Photo – Richard Jefferson
There was an unusual message waiting for us on our seats at the Studio Underground on opening night of Perth Theatre Company's latest production, Alienation. Written on slips of paper was the following memo:
“Note from Lachlan Philpott
I would like to acknowledge the people who bravely shared their stories and the actors and creative artists who contributed to this work in good faith.
However, the outcome of this production does not reflect my original, scripted or communicated intentions as the playwright.”
Fair enough. This is a devised work, a collaboration between actors, creatives and writer, but in the end, the labor gets divided up on paper, bylines are drawn in the sand, and credit is supposed to be given where credit is mostly due. This piece has a writer, and he has chosen to distance himself from the final product. Stranger things have happened, and in the end, the show must go on.
And so it did. Alienation opens strongly, with all four of the cast (Naomi Hanbury, Luke Hewitt, Natalie Holmwood & Robert Jago) giving a bit of introduction to the subject matter, to the characters they’re playing, and to “themselves” – they’re all playing stage versions of themselves, so each one floats in and out of a couple of different realities. They’re their own narrators; it’s not exactly a play within a play, but close. Not only are they floating in and out of characters, but also they are almost physically floating around the stage space. Drifting around the floor are black and white balloons, and director Melissa Cantwell has given the actors blocking which mimics the balloons; sometimes they collide or gather in groups, sometimes they drift in wide arcs around each other. It’s all very fluid and captivating.
At one point the actors each pick up a black balloon and move it around in front of them, and a curious thing happens: the strip of white lights at each side of the stage and a strip of blue lights at the bottom of the stage are reflected on the balloons’ surface, resembling the iconic and ubiquitous alien face. These accidental aliens smile at us, and as the actors manipulate the balloons, their funny faces morph and twist.

-.-.-

> [Written request 1] Reproduce the stretch of the Alienation review from "Fair enough. This" through "must go on.".
> [Written request 2]
Answer these questions about the Alienation review:
(a) In which venue did the reviewer see the opening night?
(b) Who directed the production?
(c) What colors were the strips of lights reflected on the black balloons?
> [Written request 3] Write what comes next in the Alienation review, continuing from its last sentence.
The material after this review comes from a separate source.

> [Provided data]
-.-.-

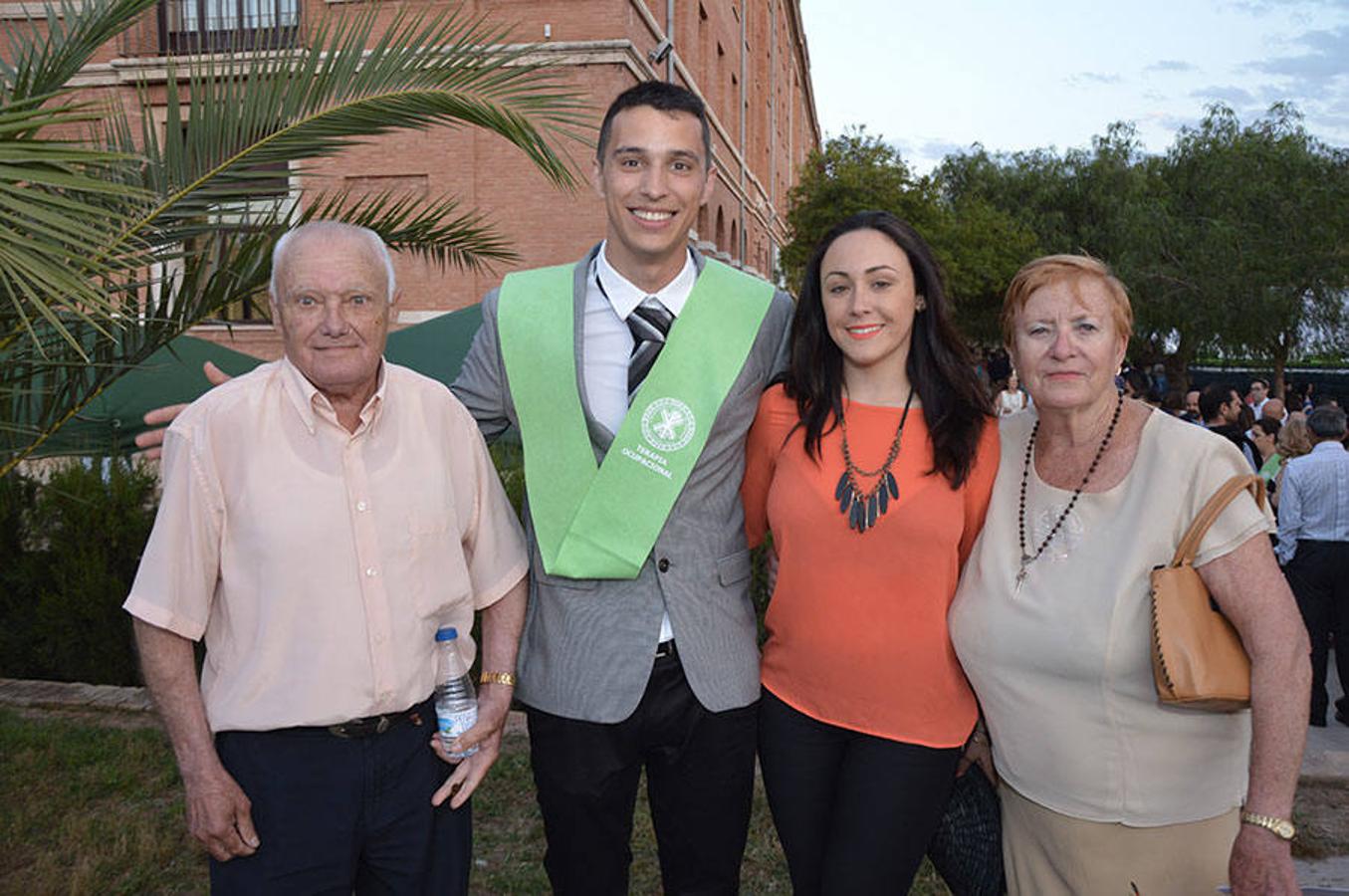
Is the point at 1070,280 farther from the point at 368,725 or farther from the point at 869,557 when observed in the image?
the point at 368,725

-.-.-

> [Exercise result 1]
Fair enough. This is a devised work, a collaboration between actors, creatives and writer, but in the end, the labor gets divided up on paper, bylines are drawn in the sand, and credit is supposed to be given where credit is mostly due. This piece has a writer, and he has chosen to distance himself from the final product. Stranger things have happened, and in the end, the show must go on.

> [Exercise result 2]
(a) The Studio Underground
(b) Melissa Cantwell
(c) White and blue

> [Exercise result 3]
The material is mostly light-hearted; the abduction stories are told through monologues and vignettes. There are a couple of main storylines, but it’s sometimes difficult to piece them together since the narrative is all broken up, and told from different perspectives. The story between Natalie Holmwood and Robert Jago’s characters (two abductees who meet at a support group) is the strongest and most tangible thread to follow. They’re sweet, quirky, and fun, although perhaps the story reduces their mutual “abductee” status to something merely incidental, and has very little to do with understanding the alien abduction phenomenon itself.
The last few scenes portraying a couple’s disintegration because of an abduction experience came closer to exploring what an actual abductee might go through, but in the end it felt just like any other break-up story. Nevertheless, this is a very strong ensemble that has developed an interesting dynamic; each player has a different acting style and physicality, yet they blend very well and are obviously extremely in tune with one another as a result of the process.
For me the space was just too big and wide for this show, which would have been much better suited to a smaller venue, perhaps in the round, where we could really get up close and personal with the actors. Everything was played on one plane, the stage floor, but the movement (Sue Peacock) and blocking kept the threat of visual stagnation at bay, so a “set” in the traditional sense wasn’t sorely missed. The lighting (Benjamin Cisterne), the balloons, and an opaque backlit backdrop from designer Bruce McKinven, and AV design by Roly Skender created plenty of visual interest and space to play within. The sound design by Peter Dawson was often a nicely embedded soundtrack to the action that did not overpower or become a substitute for emotion and dramatic tension.
It’s difficult to know, as a casual observer, where exactly artistic visions diverged in this production, so in the end, the team seem ultimately to have moved through the challenge of alienating one of its main players.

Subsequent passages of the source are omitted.